In the manufacturing method of MOSFET 100 of the first embodiment, interface termination region 40 is formed by a third heat treatment in an atmosphere containing ammonia gas (NH ₃ ). Interface termination region 40 is formed in an atmosphere containing ammonia gas without interfacial oxidation. This causes only silicon atoms in the first layer, which is the uppermost layer of the third surface structure, to bond with oxygen atoms in gate insulating layer 28. Therefore, it is possible to convert the surface of silicon carbide layer 10 after the formation of interface termination region 40 into the first surface structure with good controllability.

The MOSFET 100 of the first embodiment is an n-channel type MOSFET. Therefore, when an n-type region 21 is formed on the surface of the p-well region 16 in which the channel is formed, the threshold voltage of the MOSFET 100 decreases. By providing the oxygen region 22, the MOSFET 100 of the first embodiment can suppress the decrease in threshold voltage. Furthermore, by providing the oxygen region 22, the MOSFET 100 of the first embodiment achieves high mobility.

Figure 28 is a diagram showing the electronic state of the semiconductor device of the first embodiment. The electronic state when one oxygen atom exists at the position of a carbon atom (carbon site) in the crystal structure of silicon carbide is calculated by first-principles calculation. In other words, the electronic state when a first structure including an oxygen atom bonded to four silicon atoms exists in silicon carbide is calculated by first-principles calculation.

As shown in FIG. 28, when an oxygen atom is present at a carbon site, a level is formed at a deep position away from the bottom of the conduction band. When an oxygen atom is present at a carbon site, a localized state is formed at a deep position away from the bottom of the conduction band.

The localized state is formed at a position approximately 0.8 eV from the conduction band minimum. The energy difference between the localized state and the conduction band minimum is, for example, 0.7 eV to 1.0 eV.

The first structure exists in the oxygen region 22 of the MOSFET 100 of the first embodiment. Therefore, a deep level is formed in the oxygen region 22.

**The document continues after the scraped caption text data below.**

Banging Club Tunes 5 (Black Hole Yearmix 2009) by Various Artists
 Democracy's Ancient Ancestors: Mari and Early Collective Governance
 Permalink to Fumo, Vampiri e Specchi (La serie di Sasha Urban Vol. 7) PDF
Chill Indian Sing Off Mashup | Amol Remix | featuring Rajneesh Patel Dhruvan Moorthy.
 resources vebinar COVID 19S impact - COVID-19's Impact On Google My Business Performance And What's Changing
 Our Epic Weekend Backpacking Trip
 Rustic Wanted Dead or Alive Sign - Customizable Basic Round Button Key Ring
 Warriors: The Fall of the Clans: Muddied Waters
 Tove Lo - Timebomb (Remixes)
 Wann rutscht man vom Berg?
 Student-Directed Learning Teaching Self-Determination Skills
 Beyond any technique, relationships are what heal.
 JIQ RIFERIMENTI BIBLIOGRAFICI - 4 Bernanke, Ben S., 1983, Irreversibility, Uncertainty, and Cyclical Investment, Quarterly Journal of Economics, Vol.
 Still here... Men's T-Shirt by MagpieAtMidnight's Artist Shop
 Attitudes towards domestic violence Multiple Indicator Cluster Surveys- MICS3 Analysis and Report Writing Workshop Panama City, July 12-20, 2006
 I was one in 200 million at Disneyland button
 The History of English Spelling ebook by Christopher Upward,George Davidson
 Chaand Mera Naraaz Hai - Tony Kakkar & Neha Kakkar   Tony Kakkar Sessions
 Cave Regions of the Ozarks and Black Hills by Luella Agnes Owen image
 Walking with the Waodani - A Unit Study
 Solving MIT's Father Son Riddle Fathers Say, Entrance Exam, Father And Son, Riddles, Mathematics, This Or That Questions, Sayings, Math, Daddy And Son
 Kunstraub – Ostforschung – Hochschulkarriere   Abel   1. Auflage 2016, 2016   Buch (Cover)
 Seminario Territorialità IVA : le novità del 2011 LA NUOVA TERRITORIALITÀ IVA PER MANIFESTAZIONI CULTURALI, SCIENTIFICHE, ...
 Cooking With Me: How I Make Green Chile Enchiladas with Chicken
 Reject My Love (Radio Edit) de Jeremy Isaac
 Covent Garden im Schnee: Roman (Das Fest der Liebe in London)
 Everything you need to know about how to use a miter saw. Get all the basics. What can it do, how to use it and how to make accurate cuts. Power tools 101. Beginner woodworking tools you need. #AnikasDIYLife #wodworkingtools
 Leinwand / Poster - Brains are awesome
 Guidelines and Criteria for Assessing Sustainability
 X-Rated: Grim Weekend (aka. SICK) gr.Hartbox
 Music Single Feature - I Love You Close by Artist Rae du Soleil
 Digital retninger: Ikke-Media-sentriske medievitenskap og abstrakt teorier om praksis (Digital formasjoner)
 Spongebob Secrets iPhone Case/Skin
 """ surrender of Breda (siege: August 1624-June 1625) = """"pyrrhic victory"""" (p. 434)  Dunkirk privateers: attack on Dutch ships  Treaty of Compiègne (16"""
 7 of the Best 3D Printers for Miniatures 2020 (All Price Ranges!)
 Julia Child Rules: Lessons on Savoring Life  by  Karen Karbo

Figure 29 is an explanatory diagram of the action and effect of the semiconductor device of the first embodiment. Figure 29 shows a band diagram of the MOS structure of MOSFET 100. Figure 29 shows the case where the silicon carbide layer is a p-well region 16. Figure 29 shows the case where the silicon carbide layer is p-type SiC.

Figure 29(a) is a band diagram in a state where no voltage is applied between the source electrode 34 and the gate electrode 30. Figure 29(b) is a band diagram in a state where a positive voltage (Vg in Figure 29(b)) is applied to the gate electrode 30 and an inversion layer is formed. Note that Figure 29 illustrates an ideal case where the work function of the gate electrode 30 and the Fermi level of the silicon carbide layer 10 are equal.

As shown in FIG. 29(a), an n-type region 21 exists near the interface between the silicon carbide layer 10 and the gate insulating layer 28, so there is a region of low potential. Therefore, the threshold voltage of the MOS structure is lower than when the n-type region 21 is not present.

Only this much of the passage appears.